Photo Credit: Victor

As the bow of the ferry cuts through the serene waters and sedately approaches Austria's village of Hallstatt, it's easy to feel like you’ve stepped back in time. The earliest proof of human existence in the area dates back to 12,000 B.C. so it’s not surprising that the place looks like it stepped off the pages of a history book. The colorful gothic and baroque-style buildings are built straight into the side of the mountain and perched precariously above the the picturesque lake below. It takes less than 30 minutes to walk the breadth of the village but don’t underestimate its tiny size as there are boundless opportunities for adventure in Austria’s lake district. There are mountains to climb, the world's oldest salt mine to explore, ice caves to traverse, and of course, the water.

Photo Credit: Lindsay Hahn

The scenery is idyllic and you could gaze at the adorable houses all day, but Hallstatt’s most fascinating feature is one you’ll certainly miss if you are content enjoying outward appearances. Instead, take a short walk over to the Catholic church, stroll through the tiny cemetery and keep your eyes peeled for a building with double doors which, rather shockingly, features skulls on the exterior. Twist the handle, step through the threshold and you will find yourself in a dimly lit, whitewashed interior piled full of bones and human skulls.
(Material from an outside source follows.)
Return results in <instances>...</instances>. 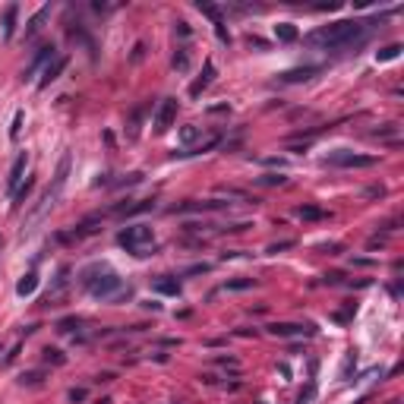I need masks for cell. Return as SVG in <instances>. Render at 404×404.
Masks as SVG:
<instances>
[{"instance_id":"cell-1","label":"cell","mask_w":404,"mask_h":404,"mask_svg":"<svg viewBox=\"0 0 404 404\" xmlns=\"http://www.w3.org/2000/svg\"><path fill=\"white\" fill-rule=\"evenodd\" d=\"M366 38V26L363 22H354V19H341V22H331V26H322L306 35V41H313L325 51H341V47H351V44H360Z\"/></svg>"},{"instance_id":"cell-2","label":"cell","mask_w":404,"mask_h":404,"mask_svg":"<svg viewBox=\"0 0 404 404\" xmlns=\"http://www.w3.org/2000/svg\"><path fill=\"white\" fill-rule=\"evenodd\" d=\"M82 284L89 288L92 297H101V300H114V297L123 291V278L117 275V272L101 268V265L82 272Z\"/></svg>"},{"instance_id":"cell-3","label":"cell","mask_w":404,"mask_h":404,"mask_svg":"<svg viewBox=\"0 0 404 404\" xmlns=\"http://www.w3.org/2000/svg\"><path fill=\"white\" fill-rule=\"evenodd\" d=\"M117 243L126 246L129 253H136V256H146V246L152 243V228L149 224H129V228H123L117 234Z\"/></svg>"},{"instance_id":"cell-4","label":"cell","mask_w":404,"mask_h":404,"mask_svg":"<svg viewBox=\"0 0 404 404\" xmlns=\"http://www.w3.org/2000/svg\"><path fill=\"white\" fill-rule=\"evenodd\" d=\"M325 164H331V168H373L376 158H373V155H354V152L338 149L335 155L325 158Z\"/></svg>"},{"instance_id":"cell-5","label":"cell","mask_w":404,"mask_h":404,"mask_svg":"<svg viewBox=\"0 0 404 404\" xmlns=\"http://www.w3.org/2000/svg\"><path fill=\"white\" fill-rule=\"evenodd\" d=\"M174 117H177V98H164L155 114V133H168L174 126Z\"/></svg>"},{"instance_id":"cell-6","label":"cell","mask_w":404,"mask_h":404,"mask_svg":"<svg viewBox=\"0 0 404 404\" xmlns=\"http://www.w3.org/2000/svg\"><path fill=\"white\" fill-rule=\"evenodd\" d=\"M272 335H278V338H294V335H313V325H303V322H272L268 325Z\"/></svg>"},{"instance_id":"cell-7","label":"cell","mask_w":404,"mask_h":404,"mask_svg":"<svg viewBox=\"0 0 404 404\" xmlns=\"http://www.w3.org/2000/svg\"><path fill=\"white\" fill-rule=\"evenodd\" d=\"M215 209H224V202L218 199H209V202H177L171 209V215H186V212H215Z\"/></svg>"},{"instance_id":"cell-8","label":"cell","mask_w":404,"mask_h":404,"mask_svg":"<svg viewBox=\"0 0 404 404\" xmlns=\"http://www.w3.org/2000/svg\"><path fill=\"white\" fill-rule=\"evenodd\" d=\"M66 63H70L66 57H54V60L44 66V73H41V82H38V89H47V86H51L54 79H60V73L66 70Z\"/></svg>"},{"instance_id":"cell-9","label":"cell","mask_w":404,"mask_h":404,"mask_svg":"<svg viewBox=\"0 0 404 404\" xmlns=\"http://www.w3.org/2000/svg\"><path fill=\"white\" fill-rule=\"evenodd\" d=\"M26 152H19L16 155V161H13V168H10V177H7V189H19V183H22V174H26Z\"/></svg>"},{"instance_id":"cell-10","label":"cell","mask_w":404,"mask_h":404,"mask_svg":"<svg viewBox=\"0 0 404 404\" xmlns=\"http://www.w3.org/2000/svg\"><path fill=\"white\" fill-rule=\"evenodd\" d=\"M44 60H54V44H44V47H38V51H35V57H32V63L26 66V73H22V79H29L35 70H38Z\"/></svg>"},{"instance_id":"cell-11","label":"cell","mask_w":404,"mask_h":404,"mask_svg":"<svg viewBox=\"0 0 404 404\" xmlns=\"http://www.w3.org/2000/svg\"><path fill=\"white\" fill-rule=\"evenodd\" d=\"M155 209V199H139V202H123V206L114 209V215H139V212Z\"/></svg>"},{"instance_id":"cell-12","label":"cell","mask_w":404,"mask_h":404,"mask_svg":"<svg viewBox=\"0 0 404 404\" xmlns=\"http://www.w3.org/2000/svg\"><path fill=\"white\" fill-rule=\"evenodd\" d=\"M212 79H215V63H212V60H206V66H202V76L193 82V86H189V95H193V98H199V95H202V89H206Z\"/></svg>"},{"instance_id":"cell-13","label":"cell","mask_w":404,"mask_h":404,"mask_svg":"<svg viewBox=\"0 0 404 404\" xmlns=\"http://www.w3.org/2000/svg\"><path fill=\"white\" fill-rule=\"evenodd\" d=\"M319 73V66H300V70H288V73H281L284 82H306Z\"/></svg>"},{"instance_id":"cell-14","label":"cell","mask_w":404,"mask_h":404,"mask_svg":"<svg viewBox=\"0 0 404 404\" xmlns=\"http://www.w3.org/2000/svg\"><path fill=\"white\" fill-rule=\"evenodd\" d=\"M275 35H278V41H284V44H291V41L300 38V32H297L294 22H278V26H275Z\"/></svg>"},{"instance_id":"cell-15","label":"cell","mask_w":404,"mask_h":404,"mask_svg":"<svg viewBox=\"0 0 404 404\" xmlns=\"http://www.w3.org/2000/svg\"><path fill=\"white\" fill-rule=\"evenodd\" d=\"M66 174H70V152H63V155H60V164H57V174H54V189H57V193L63 189Z\"/></svg>"},{"instance_id":"cell-16","label":"cell","mask_w":404,"mask_h":404,"mask_svg":"<svg viewBox=\"0 0 404 404\" xmlns=\"http://www.w3.org/2000/svg\"><path fill=\"white\" fill-rule=\"evenodd\" d=\"M16 13H19V7L10 4L7 13H4V38H13V32H16Z\"/></svg>"},{"instance_id":"cell-17","label":"cell","mask_w":404,"mask_h":404,"mask_svg":"<svg viewBox=\"0 0 404 404\" xmlns=\"http://www.w3.org/2000/svg\"><path fill=\"white\" fill-rule=\"evenodd\" d=\"M297 215H300L303 221H322V218H328V212L319 209V206H300V209H297Z\"/></svg>"},{"instance_id":"cell-18","label":"cell","mask_w":404,"mask_h":404,"mask_svg":"<svg viewBox=\"0 0 404 404\" xmlns=\"http://www.w3.org/2000/svg\"><path fill=\"white\" fill-rule=\"evenodd\" d=\"M35 288H38V275H32V272H29L26 278H19L16 294H19V297H29V294H35Z\"/></svg>"},{"instance_id":"cell-19","label":"cell","mask_w":404,"mask_h":404,"mask_svg":"<svg viewBox=\"0 0 404 404\" xmlns=\"http://www.w3.org/2000/svg\"><path fill=\"white\" fill-rule=\"evenodd\" d=\"M155 291H161V294H171V297H177V294H180V281H177V278H168V275H164V278H158V281H155Z\"/></svg>"},{"instance_id":"cell-20","label":"cell","mask_w":404,"mask_h":404,"mask_svg":"<svg viewBox=\"0 0 404 404\" xmlns=\"http://www.w3.org/2000/svg\"><path fill=\"white\" fill-rule=\"evenodd\" d=\"M47 16H51V7H41L38 13H35V16L29 19V29H26V35H35V32H38V29L44 26V19H47Z\"/></svg>"},{"instance_id":"cell-21","label":"cell","mask_w":404,"mask_h":404,"mask_svg":"<svg viewBox=\"0 0 404 404\" xmlns=\"http://www.w3.org/2000/svg\"><path fill=\"white\" fill-rule=\"evenodd\" d=\"M183 142V146H193V142L199 139V126H193V123H186V126H180V136H177Z\"/></svg>"},{"instance_id":"cell-22","label":"cell","mask_w":404,"mask_h":404,"mask_svg":"<svg viewBox=\"0 0 404 404\" xmlns=\"http://www.w3.org/2000/svg\"><path fill=\"white\" fill-rule=\"evenodd\" d=\"M256 288V278H231L228 281V291H249Z\"/></svg>"},{"instance_id":"cell-23","label":"cell","mask_w":404,"mask_h":404,"mask_svg":"<svg viewBox=\"0 0 404 404\" xmlns=\"http://www.w3.org/2000/svg\"><path fill=\"white\" fill-rule=\"evenodd\" d=\"M44 363H54V366H63L66 363V357L57 348H44Z\"/></svg>"},{"instance_id":"cell-24","label":"cell","mask_w":404,"mask_h":404,"mask_svg":"<svg viewBox=\"0 0 404 404\" xmlns=\"http://www.w3.org/2000/svg\"><path fill=\"white\" fill-rule=\"evenodd\" d=\"M288 177H281V174H265V177H256V183H262V186H281Z\"/></svg>"},{"instance_id":"cell-25","label":"cell","mask_w":404,"mask_h":404,"mask_svg":"<svg viewBox=\"0 0 404 404\" xmlns=\"http://www.w3.org/2000/svg\"><path fill=\"white\" fill-rule=\"evenodd\" d=\"M398 54H401V44H388V47H382L376 57H379V60H395Z\"/></svg>"},{"instance_id":"cell-26","label":"cell","mask_w":404,"mask_h":404,"mask_svg":"<svg viewBox=\"0 0 404 404\" xmlns=\"http://www.w3.org/2000/svg\"><path fill=\"white\" fill-rule=\"evenodd\" d=\"M142 114H146V104H142V108H136V111H133V117H129V136H136V133H139V120H142Z\"/></svg>"},{"instance_id":"cell-27","label":"cell","mask_w":404,"mask_h":404,"mask_svg":"<svg viewBox=\"0 0 404 404\" xmlns=\"http://www.w3.org/2000/svg\"><path fill=\"white\" fill-rule=\"evenodd\" d=\"M395 133H398V126L395 123H385V126L373 129V139H385V136H395Z\"/></svg>"},{"instance_id":"cell-28","label":"cell","mask_w":404,"mask_h":404,"mask_svg":"<svg viewBox=\"0 0 404 404\" xmlns=\"http://www.w3.org/2000/svg\"><path fill=\"white\" fill-rule=\"evenodd\" d=\"M41 379H44V373H38V370H32V373H22V379H19V382H22V385H38Z\"/></svg>"},{"instance_id":"cell-29","label":"cell","mask_w":404,"mask_h":404,"mask_svg":"<svg viewBox=\"0 0 404 404\" xmlns=\"http://www.w3.org/2000/svg\"><path fill=\"white\" fill-rule=\"evenodd\" d=\"M199 10H202V13H206V16H212L215 22H221V10H218L215 4H202V0H199Z\"/></svg>"},{"instance_id":"cell-30","label":"cell","mask_w":404,"mask_h":404,"mask_svg":"<svg viewBox=\"0 0 404 404\" xmlns=\"http://www.w3.org/2000/svg\"><path fill=\"white\" fill-rule=\"evenodd\" d=\"M32 186H35V183H32V180H26V186H19V189H16V206H19V202H26V199H29Z\"/></svg>"},{"instance_id":"cell-31","label":"cell","mask_w":404,"mask_h":404,"mask_svg":"<svg viewBox=\"0 0 404 404\" xmlns=\"http://www.w3.org/2000/svg\"><path fill=\"white\" fill-rule=\"evenodd\" d=\"M206 272H209V265H206V262H199V265H189V268L183 272V278H189V275H206Z\"/></svg>"},{"instance_id":"cell-32","label":"cell","mask_w":404,"mask_h":404,"mask_svg":"<svg viewBox=\"0 0 404 404\" xmlns=\"http://www.w3.org/2000/svg\"><path fill=\"white\" fill-rule=\"evenodd\" d=\"M174 66H177V70H186V66H189V57H186V51H180V54L174 57Z\"/></svg>"},{"instance_id":"cell-33","label":"cell","mask_w":404,"mask_h":404,"mask_svg":"<svg viewBox=\"0 0 404 404\" xmlns=\"http://www.w3.org/2000/svg\"><path fill=\"white\" fill-rule=\"evenodd\" d=\"M291 246H294V240H281V243H272L268 253H281V249H291Z\"/></svg>"},{"instance_id":"cell-34","label":"cell","mask_w":404,"mask_h":404,"mask_svg":"<svg viewBox=\"0 0 404 404\" xmlns=\"http://www.w3.org/2000/svg\"><path fill=\"white\" fill-rule=\"evenodd\" d=\"M86 388H70V401H86Z\"/></svg>"},{"instance_id":"cell-35","label":"cell","mask_w":404,"mask_h":404,"mask_svg":"<svg viewBox=\"0 0 404 404\" xmlns=\"http://www.w3.org/2000/svg\"><path fill=\"white\" fill-rule=\"evenodd\" d=\"M215 35L221 41H231V35H228V29H224V22H215Z\"/></svg>"},{"instance_id":"cell-36","label":"cell","mask_w":404,"mask_h":404,"mask_svg":"<svg viewBox=\"0 0 404 404\" xmlns=\"http://www.w3.org/2000/svg\"><path fill=\"white\" fill-rule=\"evenodd\" d=\"M19 126H22V114H16L13 126H10V139H16V136H19Z\"/></svg>"},{"instance_id":"cell-37","label":"cell","mask_w":404,"mask_h":404,"mask_svg":"<svg viewBox=\"0 0 404 404\" xmlns=\"http://www.w3.org/2000/svg\"><path fill=\"white\" fill-rule=\"evenodd\" d=\"M73 328H79V319H63L60 322V331H73Z\"/></svg>"},{"instance_id":"cell-38","label":"cell","mask_w":404,"mask_h":404,"mask_svg":"<svg viewBox=\"0 0 404 404\" xmlns=\"http://www.w3.org/2000/svg\"><path fill=\"white\" fill-rule=\"evenodd\" d=\"M341 281V272H331V275H325V284H338Z\"/></svg>"},{"instance_id":"cell-39","label":"cell","mask_w":404,"mask_h":404,"mask_svg":"<svg viewBox=\"0 0 404 404\" xmlns=\"http://www.w3.org/2000/svg\"><path fill=\"white\" fill-rule=\"evenodd\" d=\"M215 360H218L221 366H237V360H234V357H215Z\"/></svg>"},{"instance_id":"cell-40","label":"cell","mask_w":404,"mask_h":404,"mask_svg":"<svg viewBox=\"0 0 404 404\" xmlns=\"http://www.w3.org/2000/svg\"><path fill=\"white\" fill-rule=\"evenodd\" d=\"M228 111V104H215V108H209V114H224Z\"/></svg>"},{"instance_id":"cell-41","label":"cell","mask_w":404,"mask_h":404,"mask_svg":"<svg viewBox=\"0 0 404 404\" xmlns=\"http://www.w3.org/2000/svg\"><path fill=\"white\" fill-rule=\"evenodd\" d=\"M357 404H366V398H360V401H357Z\"/></svg>"}]
</instances>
Photo Credit: Lindsay Hahn

The scene may sound gruesome, but Beinhaus, the bone chapel, has been a regular part of life for residents of Hallstatt for centuries. Located in a village the location of which limited any kind of growth, the adjacent cemetery quickly reached capacity. This forced residents to get creative with their burial techniques. Their solution? A bone chapel.
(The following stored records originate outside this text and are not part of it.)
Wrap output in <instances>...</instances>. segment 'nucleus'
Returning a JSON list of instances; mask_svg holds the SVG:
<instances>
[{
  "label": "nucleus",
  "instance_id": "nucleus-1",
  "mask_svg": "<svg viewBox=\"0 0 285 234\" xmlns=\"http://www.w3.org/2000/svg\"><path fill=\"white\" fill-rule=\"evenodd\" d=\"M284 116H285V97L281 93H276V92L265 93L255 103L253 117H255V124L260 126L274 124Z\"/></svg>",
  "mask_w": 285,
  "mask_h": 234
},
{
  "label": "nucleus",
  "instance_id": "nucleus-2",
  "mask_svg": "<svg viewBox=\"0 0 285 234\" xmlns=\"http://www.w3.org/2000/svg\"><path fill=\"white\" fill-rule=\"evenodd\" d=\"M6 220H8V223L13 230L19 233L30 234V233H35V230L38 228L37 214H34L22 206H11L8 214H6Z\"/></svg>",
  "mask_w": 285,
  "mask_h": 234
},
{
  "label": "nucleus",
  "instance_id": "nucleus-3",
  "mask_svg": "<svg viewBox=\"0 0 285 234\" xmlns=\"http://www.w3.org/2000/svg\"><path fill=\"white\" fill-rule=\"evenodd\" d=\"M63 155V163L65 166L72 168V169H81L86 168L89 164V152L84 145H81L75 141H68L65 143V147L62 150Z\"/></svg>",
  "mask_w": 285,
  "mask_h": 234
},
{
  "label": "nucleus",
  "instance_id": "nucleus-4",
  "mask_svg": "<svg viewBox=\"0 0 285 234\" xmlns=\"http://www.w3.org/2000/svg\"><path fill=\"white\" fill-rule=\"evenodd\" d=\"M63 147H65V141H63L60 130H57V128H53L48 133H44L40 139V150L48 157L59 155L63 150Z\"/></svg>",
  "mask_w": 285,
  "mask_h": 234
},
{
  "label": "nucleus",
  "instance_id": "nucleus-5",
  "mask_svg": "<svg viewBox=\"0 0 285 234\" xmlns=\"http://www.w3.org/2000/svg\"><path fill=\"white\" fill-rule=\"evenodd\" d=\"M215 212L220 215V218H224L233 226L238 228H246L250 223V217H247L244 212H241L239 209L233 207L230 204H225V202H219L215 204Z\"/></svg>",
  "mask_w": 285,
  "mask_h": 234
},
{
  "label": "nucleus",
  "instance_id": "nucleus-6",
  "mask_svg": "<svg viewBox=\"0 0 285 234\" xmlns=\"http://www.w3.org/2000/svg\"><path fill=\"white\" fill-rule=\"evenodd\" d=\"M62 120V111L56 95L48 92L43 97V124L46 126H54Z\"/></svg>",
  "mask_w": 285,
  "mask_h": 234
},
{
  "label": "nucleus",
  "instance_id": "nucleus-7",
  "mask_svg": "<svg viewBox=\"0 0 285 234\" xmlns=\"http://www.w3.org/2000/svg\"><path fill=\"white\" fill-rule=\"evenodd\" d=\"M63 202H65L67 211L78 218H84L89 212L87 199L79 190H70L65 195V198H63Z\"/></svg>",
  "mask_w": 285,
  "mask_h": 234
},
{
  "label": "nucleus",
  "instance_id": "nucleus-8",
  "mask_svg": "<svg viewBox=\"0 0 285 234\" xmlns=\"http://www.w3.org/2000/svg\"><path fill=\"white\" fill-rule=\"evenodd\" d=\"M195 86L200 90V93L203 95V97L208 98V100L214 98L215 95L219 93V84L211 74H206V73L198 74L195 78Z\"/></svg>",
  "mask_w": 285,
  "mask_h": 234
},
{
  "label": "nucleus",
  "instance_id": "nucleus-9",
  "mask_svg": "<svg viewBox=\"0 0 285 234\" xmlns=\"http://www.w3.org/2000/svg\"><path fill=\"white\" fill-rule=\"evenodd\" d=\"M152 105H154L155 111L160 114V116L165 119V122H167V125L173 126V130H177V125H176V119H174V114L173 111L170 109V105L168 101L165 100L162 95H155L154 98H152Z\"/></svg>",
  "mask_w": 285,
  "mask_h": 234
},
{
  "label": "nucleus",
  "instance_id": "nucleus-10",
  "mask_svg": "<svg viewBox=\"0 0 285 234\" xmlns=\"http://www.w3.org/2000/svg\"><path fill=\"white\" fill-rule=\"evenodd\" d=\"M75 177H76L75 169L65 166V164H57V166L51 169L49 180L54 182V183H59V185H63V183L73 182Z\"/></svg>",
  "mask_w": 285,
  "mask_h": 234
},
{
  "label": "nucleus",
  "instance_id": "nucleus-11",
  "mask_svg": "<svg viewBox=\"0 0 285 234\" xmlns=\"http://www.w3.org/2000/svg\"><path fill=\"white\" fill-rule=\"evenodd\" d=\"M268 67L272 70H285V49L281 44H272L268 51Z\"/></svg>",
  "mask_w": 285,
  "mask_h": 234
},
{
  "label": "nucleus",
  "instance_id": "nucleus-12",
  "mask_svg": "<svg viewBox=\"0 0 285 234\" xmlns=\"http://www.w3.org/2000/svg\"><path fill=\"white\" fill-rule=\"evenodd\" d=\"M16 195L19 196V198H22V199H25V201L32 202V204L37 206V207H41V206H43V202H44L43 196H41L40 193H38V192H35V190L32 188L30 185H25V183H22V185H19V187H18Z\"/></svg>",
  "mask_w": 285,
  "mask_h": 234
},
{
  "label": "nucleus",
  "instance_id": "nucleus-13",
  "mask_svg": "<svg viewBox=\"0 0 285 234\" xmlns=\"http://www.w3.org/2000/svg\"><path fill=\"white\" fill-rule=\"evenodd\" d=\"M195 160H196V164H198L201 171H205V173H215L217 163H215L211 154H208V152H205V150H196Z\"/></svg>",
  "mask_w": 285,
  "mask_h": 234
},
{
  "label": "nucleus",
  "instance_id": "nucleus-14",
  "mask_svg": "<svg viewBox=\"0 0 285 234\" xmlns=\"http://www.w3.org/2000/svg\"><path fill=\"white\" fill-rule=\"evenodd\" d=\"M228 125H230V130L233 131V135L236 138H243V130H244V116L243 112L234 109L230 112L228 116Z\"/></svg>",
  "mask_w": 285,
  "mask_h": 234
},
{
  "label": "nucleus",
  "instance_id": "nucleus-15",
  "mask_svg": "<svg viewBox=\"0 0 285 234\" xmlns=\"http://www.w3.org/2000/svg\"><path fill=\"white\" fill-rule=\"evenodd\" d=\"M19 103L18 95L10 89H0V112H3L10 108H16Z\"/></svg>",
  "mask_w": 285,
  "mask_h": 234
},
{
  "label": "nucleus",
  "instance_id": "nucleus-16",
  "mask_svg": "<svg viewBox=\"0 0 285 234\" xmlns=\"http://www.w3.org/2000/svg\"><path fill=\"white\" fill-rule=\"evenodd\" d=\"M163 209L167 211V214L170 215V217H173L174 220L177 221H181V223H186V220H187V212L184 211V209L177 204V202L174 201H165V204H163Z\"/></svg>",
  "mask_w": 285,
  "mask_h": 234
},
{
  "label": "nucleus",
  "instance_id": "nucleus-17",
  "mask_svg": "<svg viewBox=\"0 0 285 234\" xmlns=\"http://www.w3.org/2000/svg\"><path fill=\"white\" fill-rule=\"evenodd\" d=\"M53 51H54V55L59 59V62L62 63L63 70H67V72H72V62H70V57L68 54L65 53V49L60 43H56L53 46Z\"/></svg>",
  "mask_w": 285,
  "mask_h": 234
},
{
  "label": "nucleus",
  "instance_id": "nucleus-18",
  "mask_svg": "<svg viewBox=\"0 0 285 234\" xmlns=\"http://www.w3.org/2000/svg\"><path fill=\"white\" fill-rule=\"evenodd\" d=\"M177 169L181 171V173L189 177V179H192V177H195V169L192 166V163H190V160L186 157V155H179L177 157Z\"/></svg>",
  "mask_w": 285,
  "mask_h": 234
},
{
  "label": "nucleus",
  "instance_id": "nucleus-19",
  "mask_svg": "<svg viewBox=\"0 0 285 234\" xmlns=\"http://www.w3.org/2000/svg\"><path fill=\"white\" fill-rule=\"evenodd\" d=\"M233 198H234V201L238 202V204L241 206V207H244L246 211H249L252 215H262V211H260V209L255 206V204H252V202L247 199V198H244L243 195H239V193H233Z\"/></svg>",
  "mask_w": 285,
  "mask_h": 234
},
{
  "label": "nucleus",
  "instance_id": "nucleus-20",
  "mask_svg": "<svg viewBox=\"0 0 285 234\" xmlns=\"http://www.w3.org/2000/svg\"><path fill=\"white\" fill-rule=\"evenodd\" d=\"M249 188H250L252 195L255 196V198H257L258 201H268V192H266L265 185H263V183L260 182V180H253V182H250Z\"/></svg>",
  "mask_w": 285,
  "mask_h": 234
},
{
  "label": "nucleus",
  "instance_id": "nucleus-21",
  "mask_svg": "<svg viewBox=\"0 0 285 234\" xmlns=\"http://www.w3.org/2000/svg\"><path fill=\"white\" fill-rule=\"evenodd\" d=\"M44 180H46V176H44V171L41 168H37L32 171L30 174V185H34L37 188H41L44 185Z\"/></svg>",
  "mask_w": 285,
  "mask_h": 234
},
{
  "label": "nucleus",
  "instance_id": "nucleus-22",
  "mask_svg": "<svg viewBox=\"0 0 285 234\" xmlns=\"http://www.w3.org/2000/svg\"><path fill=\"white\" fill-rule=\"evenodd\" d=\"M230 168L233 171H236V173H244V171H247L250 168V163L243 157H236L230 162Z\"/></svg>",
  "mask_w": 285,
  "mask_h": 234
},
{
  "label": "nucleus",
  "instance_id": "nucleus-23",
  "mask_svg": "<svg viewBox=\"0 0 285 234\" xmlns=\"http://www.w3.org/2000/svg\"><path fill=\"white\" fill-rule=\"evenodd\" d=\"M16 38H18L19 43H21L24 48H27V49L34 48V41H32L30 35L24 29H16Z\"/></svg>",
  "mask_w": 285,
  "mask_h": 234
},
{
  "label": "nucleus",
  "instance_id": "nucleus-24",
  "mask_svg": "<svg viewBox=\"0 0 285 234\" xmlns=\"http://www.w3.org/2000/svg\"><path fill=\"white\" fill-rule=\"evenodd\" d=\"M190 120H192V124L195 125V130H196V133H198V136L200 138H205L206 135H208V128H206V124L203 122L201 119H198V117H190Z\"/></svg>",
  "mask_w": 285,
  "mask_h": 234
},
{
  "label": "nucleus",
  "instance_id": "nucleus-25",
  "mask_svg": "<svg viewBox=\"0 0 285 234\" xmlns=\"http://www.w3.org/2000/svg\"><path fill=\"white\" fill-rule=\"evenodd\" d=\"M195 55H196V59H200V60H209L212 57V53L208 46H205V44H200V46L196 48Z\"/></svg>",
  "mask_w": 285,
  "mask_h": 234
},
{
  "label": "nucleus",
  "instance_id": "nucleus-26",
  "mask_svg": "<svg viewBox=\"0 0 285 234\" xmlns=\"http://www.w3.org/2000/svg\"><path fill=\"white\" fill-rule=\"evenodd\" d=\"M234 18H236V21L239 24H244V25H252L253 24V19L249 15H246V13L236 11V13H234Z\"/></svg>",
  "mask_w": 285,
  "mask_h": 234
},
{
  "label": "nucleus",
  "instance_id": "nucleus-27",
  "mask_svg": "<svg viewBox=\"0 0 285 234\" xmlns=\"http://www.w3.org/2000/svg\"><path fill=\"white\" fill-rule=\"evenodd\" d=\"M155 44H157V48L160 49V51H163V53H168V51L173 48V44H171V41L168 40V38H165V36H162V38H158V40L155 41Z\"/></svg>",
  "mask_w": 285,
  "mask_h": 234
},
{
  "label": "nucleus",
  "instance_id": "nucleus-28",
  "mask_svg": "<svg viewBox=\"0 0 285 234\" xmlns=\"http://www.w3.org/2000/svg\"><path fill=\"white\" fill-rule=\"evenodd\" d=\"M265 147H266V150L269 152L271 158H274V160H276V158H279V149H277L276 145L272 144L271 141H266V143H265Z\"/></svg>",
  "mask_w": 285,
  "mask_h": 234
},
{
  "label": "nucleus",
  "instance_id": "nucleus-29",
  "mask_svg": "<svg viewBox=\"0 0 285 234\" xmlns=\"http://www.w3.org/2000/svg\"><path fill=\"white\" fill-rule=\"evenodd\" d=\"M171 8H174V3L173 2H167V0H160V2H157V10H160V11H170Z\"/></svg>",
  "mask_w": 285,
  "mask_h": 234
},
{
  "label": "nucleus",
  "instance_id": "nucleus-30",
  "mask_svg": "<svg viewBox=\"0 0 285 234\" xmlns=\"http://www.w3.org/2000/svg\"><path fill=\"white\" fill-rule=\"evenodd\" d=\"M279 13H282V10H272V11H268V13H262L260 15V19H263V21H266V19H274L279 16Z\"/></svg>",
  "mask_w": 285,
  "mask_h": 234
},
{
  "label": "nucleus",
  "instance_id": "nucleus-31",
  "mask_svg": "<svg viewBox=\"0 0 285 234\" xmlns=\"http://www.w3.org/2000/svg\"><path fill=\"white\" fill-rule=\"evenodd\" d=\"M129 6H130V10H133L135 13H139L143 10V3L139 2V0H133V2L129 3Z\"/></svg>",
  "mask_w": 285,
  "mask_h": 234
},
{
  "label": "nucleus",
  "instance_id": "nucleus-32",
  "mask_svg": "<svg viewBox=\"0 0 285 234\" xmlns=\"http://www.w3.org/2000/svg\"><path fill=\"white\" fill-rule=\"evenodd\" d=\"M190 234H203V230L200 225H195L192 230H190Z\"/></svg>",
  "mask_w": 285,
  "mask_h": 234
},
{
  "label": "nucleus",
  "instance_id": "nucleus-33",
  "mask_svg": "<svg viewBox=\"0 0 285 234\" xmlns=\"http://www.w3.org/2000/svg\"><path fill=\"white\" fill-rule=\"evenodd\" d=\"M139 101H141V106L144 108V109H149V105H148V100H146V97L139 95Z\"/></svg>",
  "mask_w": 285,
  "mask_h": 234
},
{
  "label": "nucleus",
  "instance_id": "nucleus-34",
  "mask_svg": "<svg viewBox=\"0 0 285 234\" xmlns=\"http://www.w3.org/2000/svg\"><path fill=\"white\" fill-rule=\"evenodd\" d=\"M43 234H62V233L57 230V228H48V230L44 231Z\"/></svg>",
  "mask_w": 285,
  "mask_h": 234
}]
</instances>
In the 12th century they decided to unearth the bodies that had been buried at least 10-20 years to make room for the newly deceased. They removed the skulls and remaining bones from the graves, cleaned them and bleached them in the sun for several weeks. The resurrected bones were then used to decorate the chapel.

Beginning in the 1720s, artistic designs were painted on the skulls’ as a sign of respect. Placing flowers on the grave was no longer an option so instead, they pressed the tip of a paintbrush to the ivory surface to create pictures of roses, oak leaves, laurel, and ivy. The result is a collection of thousands of artistically painted skulls, stacked neatly in rows by family.

The necessity of a more spacious cemetery decreased drastically as cremation became a more viable option in the modern world. However, that shouldn't stop you from letting the bone chapel be your final resting place if you so choose. If you feel a particular attachment to the centuries-old village after your visit, you are more than welcome to state the request in your last will and testament. So...any takers? If you'd rather remain a visitor, that's okay too.